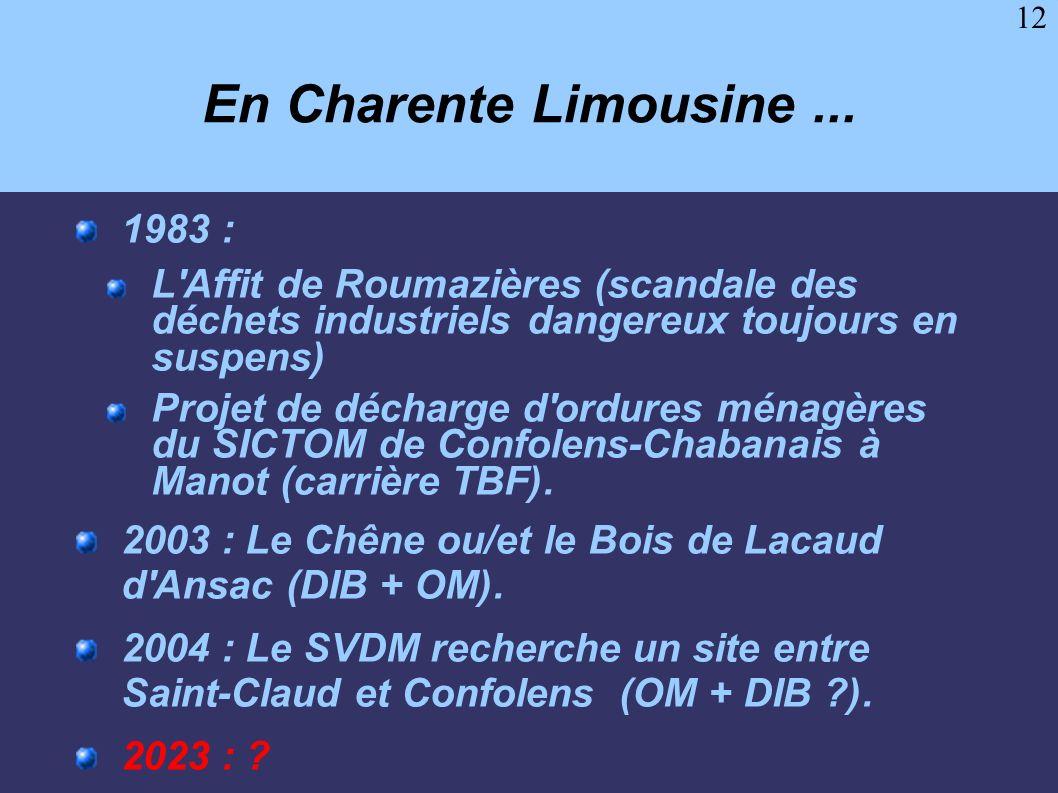 En Charente Limousine ... 1983 :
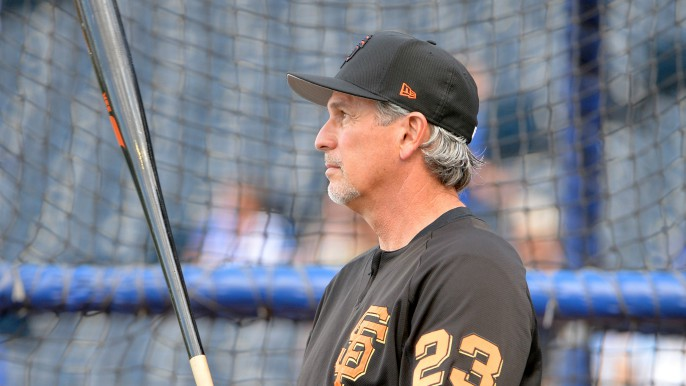 Giants name new bullpen coach, reassign Meulens, Wotus | KNBR-AF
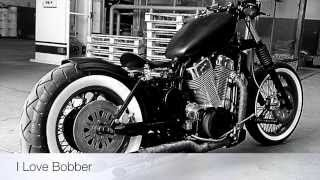 getlinkyoutube.com-Lovely Suzuki Intruder 1400 - 2° Trasformation Bobber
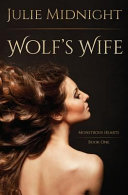 Wolf's Wife Pdf/ePub eBook
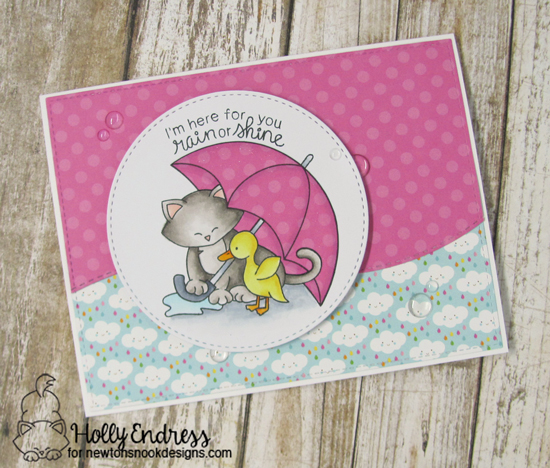 Rain or Shine Card by Holly Endress | Newton's Rainy Day Stamp set by Newton's Nook Designs #newtonsnook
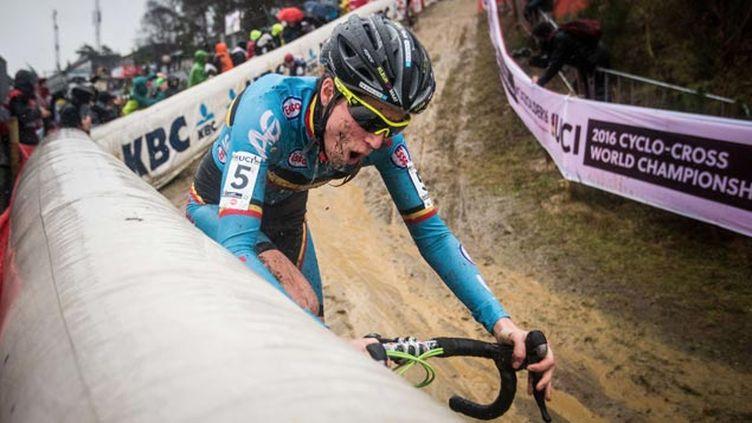 (Femke Van den Driessche pendant les championnats du monde de cyclo-cross en janvier dernier © Cerveny Michal/AP/SIPA)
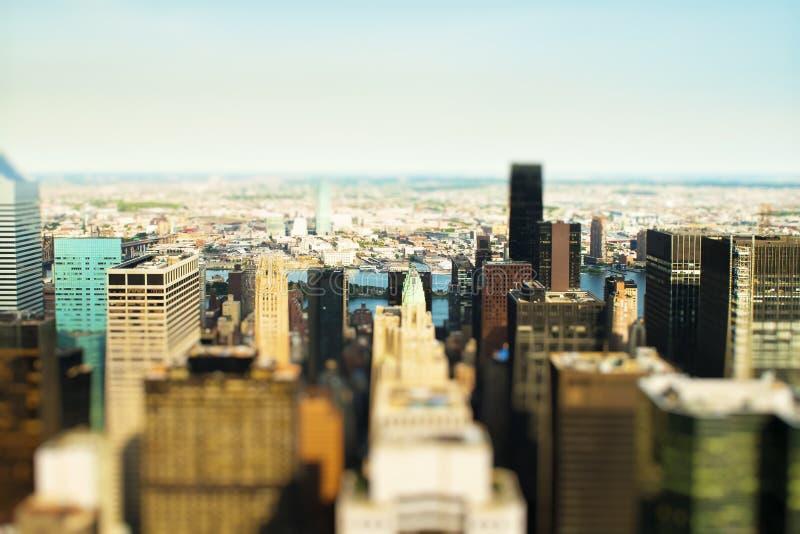 城市玩具 免版税库存照片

**Task to carry out:**
Please transcribe all of the records above exactly, leaving out any pictures.

**Your response:**
 En Charente Limousine ... 1983 :
 Giants name new bullpen coach, reassign Meulens, Wotus | KNBR-AF
 getlinkyoutube.com-Lovely Suzuki Intruder 1400 - 2° Trasformation Bobber
 Wolf's Wife Pdf/ePub eBook
 Rain or Shine Card by Holly Endress | Newton's Rainy Day Stamp set by Newton's Nook Designs #newtonsnook
 (Femke Van den Driessche pendant les championnats du monde de cyclo-cross en janvier dernier © Cerveny Michal/AP/SIPA)
 城市玩具 免版税库存照片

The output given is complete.